Set exercise 1
Render the lines of the records from the line holding "AR overlay system: highlight all lamps" through the line holding "512,528,536,560", inclusive, as a Markdown table with the columns No. and Entry. Skip blank lines and leave the pictures out.

Selection
King Willem tried to distract the people’s attention by opening a renewed season of piratical raids mostly directed against the Minrothad Guilds, whose competition in sea trade had increased during the Terror and had by now overcome the kingdom’s trading influence. This revealed to be an hazardous choice, because the Minrothad fleet had improved its size and quality in the past decades, and responded to the Ierendian privateering raids with an ultimatum and then with war in AC 772. Minrothaddan diplomacy was also able to bring into the fray the Darokinian Duchy of Malpheggi, whose coastal towns of Athenos and Tenobar hosted a sizeable minority of Ierendian exiles who had fled the kingdom during the Forty Years’ Terror. The war saw some initial success of Ierendi on the sea, but in AC 774 some of the coastal Traladaran states and the Five Shires entered the war on Minrothaddan side in order to inflict a decisive blow to the Ierendian pirates. Despite losses and some defeats, this blow did not come - but neither could the kingdom continue such a war against all its neighboring nations. King Willem had to come to terms in the Peace of Vlaad (AC 775): Ierendi had to stop sponsoring piracy against the other nations, to cede a few minor northern islets to the Five Shires, and had to pay reparations for the damage done to their shipping in the first half of the war. Ierendi had suffered its first, effective defeat, which would prove fatal to the king’s and the Council’s political position at home.

Exercise input
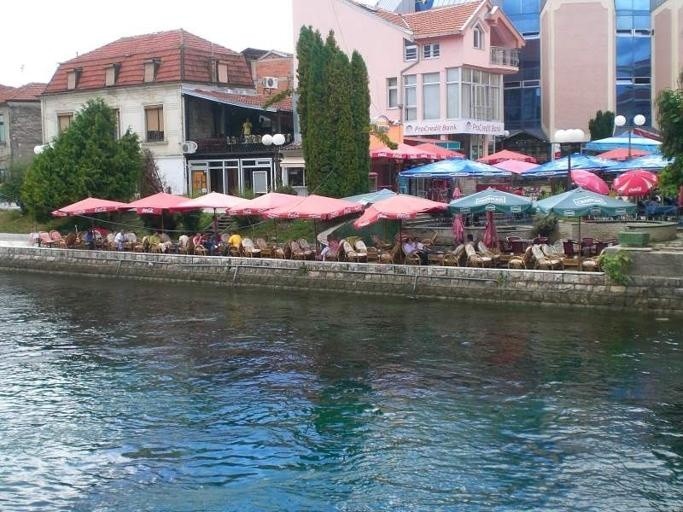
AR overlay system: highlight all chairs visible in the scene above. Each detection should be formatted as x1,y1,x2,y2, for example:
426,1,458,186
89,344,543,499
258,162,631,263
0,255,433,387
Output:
38,230,605,275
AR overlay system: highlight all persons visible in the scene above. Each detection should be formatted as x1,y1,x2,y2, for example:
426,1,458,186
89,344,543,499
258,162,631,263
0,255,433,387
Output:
81,225,476,267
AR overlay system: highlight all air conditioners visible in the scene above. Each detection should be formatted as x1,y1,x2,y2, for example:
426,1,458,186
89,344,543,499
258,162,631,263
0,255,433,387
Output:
262,76,278,90
180,142,195,155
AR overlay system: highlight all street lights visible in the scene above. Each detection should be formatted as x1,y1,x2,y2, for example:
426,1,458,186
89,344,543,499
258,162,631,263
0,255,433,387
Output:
550,128,590,190
261,133,286,189
614,114,647,157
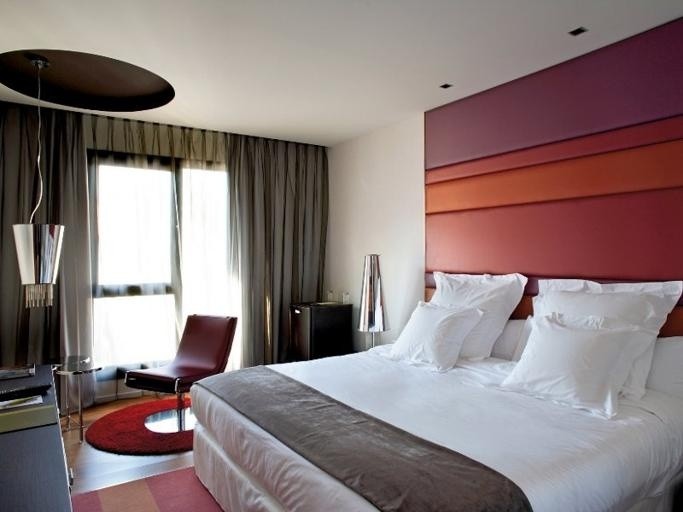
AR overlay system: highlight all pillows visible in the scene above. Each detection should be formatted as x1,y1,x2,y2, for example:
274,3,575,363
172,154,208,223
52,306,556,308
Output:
493,314,659,421
516,278,682,402
426,271,529,364
491,319,682,404
387,299,484,374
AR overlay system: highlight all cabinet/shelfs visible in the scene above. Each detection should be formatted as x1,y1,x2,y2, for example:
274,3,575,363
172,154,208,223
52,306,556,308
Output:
289,303,354,361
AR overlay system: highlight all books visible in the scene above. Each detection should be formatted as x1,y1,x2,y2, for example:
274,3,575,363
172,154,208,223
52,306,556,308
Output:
0,363,36,380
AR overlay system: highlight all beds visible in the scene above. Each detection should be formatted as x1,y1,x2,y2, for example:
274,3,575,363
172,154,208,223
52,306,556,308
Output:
189,344,683,512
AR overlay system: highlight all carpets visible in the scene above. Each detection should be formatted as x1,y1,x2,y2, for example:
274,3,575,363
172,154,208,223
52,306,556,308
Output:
83,397,193,456
72,467,224,511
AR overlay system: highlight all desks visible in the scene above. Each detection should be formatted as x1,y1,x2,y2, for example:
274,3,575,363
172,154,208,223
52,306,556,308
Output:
56,365,101,443
1,363,75,512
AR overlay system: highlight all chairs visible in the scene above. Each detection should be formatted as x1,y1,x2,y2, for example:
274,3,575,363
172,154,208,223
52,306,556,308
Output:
124,314,237,435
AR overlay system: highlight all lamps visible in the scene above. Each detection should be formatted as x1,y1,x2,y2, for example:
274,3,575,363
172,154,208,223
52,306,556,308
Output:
357,251,385,350
12,57,65,310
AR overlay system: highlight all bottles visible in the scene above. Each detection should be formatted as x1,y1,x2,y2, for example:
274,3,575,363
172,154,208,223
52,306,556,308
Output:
327,289,335,302
341,292,350,305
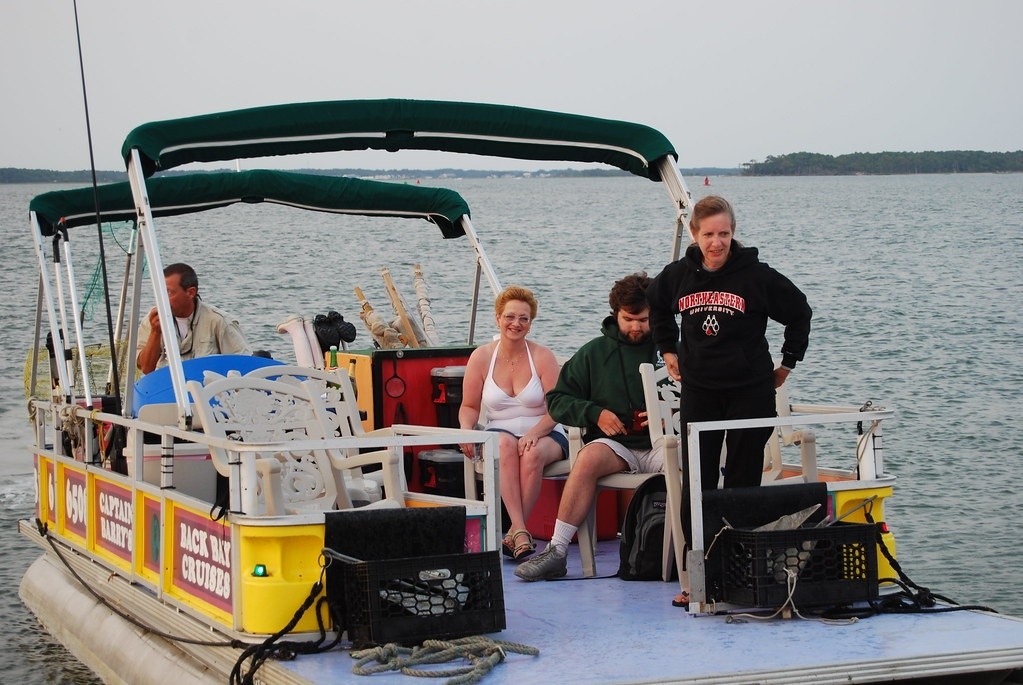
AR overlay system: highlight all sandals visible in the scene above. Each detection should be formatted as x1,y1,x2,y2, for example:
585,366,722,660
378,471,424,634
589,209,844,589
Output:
502,534,513,557
512,528,536,560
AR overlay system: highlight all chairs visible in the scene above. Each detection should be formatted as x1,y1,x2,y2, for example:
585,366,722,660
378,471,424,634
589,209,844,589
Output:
464,450,596,579
227,365,401,503
185,376,405,510
567,426,682,577
640,363,819,598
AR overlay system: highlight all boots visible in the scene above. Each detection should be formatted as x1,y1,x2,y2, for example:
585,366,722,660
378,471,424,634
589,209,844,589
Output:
328,311,357,343
276,313,315,368
316,315,341,358
302,315,326,370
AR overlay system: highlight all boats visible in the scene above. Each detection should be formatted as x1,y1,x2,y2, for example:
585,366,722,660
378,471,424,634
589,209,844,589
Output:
8,98,1023,685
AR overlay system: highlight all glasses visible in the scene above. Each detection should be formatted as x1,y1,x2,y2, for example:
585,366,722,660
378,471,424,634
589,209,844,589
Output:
500,313,531,325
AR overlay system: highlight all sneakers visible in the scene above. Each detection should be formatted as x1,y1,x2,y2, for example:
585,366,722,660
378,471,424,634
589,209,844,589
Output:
513,541,567,582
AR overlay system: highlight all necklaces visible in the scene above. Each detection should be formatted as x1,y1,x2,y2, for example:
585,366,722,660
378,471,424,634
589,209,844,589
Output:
498,348,526,372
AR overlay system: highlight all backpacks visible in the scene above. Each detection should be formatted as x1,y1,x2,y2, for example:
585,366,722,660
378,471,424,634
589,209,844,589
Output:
617,475,681,581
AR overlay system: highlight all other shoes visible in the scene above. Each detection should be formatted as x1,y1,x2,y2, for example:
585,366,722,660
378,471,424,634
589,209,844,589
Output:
672,591,689,607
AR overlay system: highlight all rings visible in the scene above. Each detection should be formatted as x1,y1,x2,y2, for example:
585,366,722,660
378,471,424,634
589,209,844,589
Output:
460,448,463,450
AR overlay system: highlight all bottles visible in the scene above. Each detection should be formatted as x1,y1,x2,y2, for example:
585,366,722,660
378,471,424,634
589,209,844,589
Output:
326,346,343,402
347,358,358,401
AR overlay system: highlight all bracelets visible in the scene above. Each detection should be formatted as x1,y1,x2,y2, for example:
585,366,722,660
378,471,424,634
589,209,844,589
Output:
781,366,790,370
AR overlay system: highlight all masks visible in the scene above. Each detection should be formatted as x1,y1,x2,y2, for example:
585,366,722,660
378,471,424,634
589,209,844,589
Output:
175,320,193,356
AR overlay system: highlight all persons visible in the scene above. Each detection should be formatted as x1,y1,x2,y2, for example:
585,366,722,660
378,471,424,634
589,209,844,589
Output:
515,274,682,581
136,263,254,375
458,286,569,560
648,197,814,608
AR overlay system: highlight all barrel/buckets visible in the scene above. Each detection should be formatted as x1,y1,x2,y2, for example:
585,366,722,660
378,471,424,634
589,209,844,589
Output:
431,365,468,452
420,449,465,502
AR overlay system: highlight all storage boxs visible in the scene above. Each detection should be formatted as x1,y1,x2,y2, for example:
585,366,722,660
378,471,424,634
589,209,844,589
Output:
342,549,506,644
719,519,880,608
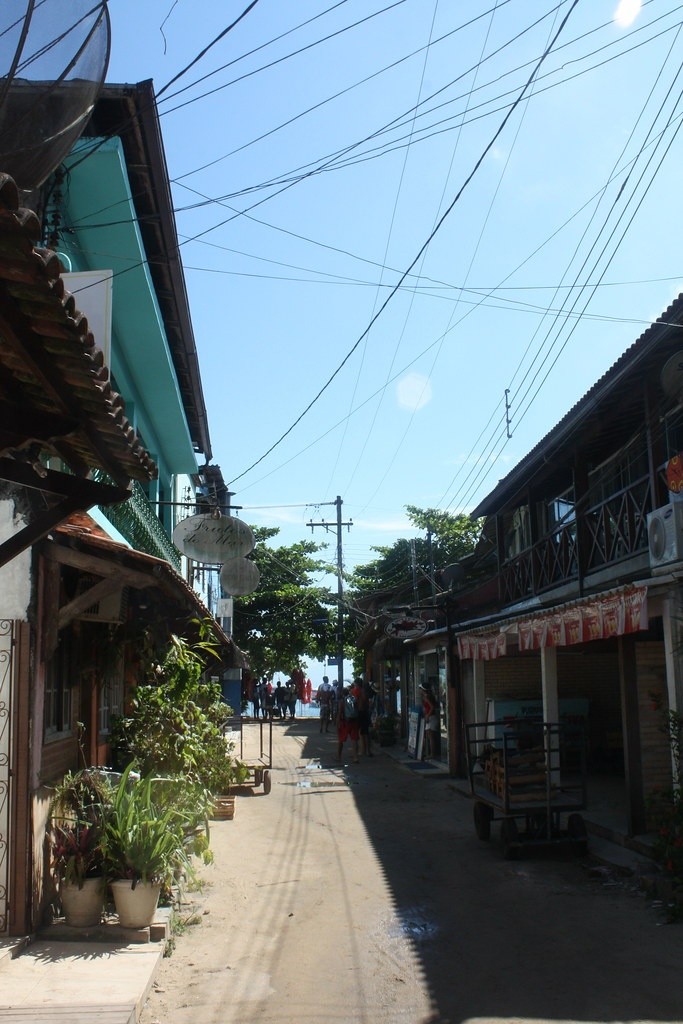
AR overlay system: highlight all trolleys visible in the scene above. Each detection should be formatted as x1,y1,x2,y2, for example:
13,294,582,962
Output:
216,715,274,794
463,716,586,846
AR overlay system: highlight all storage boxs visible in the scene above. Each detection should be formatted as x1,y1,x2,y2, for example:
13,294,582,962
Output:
208,796,237,821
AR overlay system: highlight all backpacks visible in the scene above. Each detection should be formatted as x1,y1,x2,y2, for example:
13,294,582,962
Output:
342,694,359,720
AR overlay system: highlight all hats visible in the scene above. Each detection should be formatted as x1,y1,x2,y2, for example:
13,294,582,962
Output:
418,684,428,690
332,680,338,683
323,686,328,691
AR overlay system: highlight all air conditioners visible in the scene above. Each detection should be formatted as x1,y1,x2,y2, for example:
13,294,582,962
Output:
72,574,129,625
646,501,683,569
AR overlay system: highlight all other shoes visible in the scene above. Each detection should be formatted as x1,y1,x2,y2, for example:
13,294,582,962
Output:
358,752,373,757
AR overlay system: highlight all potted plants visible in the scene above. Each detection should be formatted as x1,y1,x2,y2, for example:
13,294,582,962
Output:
101,757,200,930
43,816,108,927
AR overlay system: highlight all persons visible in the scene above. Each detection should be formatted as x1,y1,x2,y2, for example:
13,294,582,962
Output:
418,682,439,759
317,676,338,732
252,678,296,719
351,678,371,755
333,687,359,762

Set exercise 2
In the passage on Ierendi's war with the Minrothad Guilds, in what year was the Peace of Vlaad made?

Full response 1
| No. | Entry |
|---|---|
| 1 | AR overlay system: highlight all lamps visible in the scene above. Each detection should be formatted as x1,y1,x2,y2, for example: |
| 2 | 274,3,575,363 |
| 3 | 172,154,208,223 |
| 4 | 52,306,556,308 |
| 5 | Output: |
| 6 | 357,251,385,350 |
| 7 | 12,57,65,310 |
| 8 | AR overlay system: highlight all bottles visible in the scene above. Each detection should be formatted as x1,y1,x2,y2, for example: |
| 9 | 274,3,575,363 |
| 10 | 172,154,208,223 |
| 11 | 52,306,556,308 |
| 12 | Output: |
| 13 | 327,289,335,302 |
| 14 | 341,292,350,305 |
| 15 | AR overlay system: highlight all sandals visible in the scene above. Each detection should be formatted as x1,y1,x2,y2, for example: |
| 16 | 585,366,722,660 |
| 17 | 378,471,424,634 |
| 18 | 589,209,844,589 |
| 19 | Output: |
| 20 | 502,534,513,557 |
| 21 | 512,528,536,560 |

Full response 2
AC 775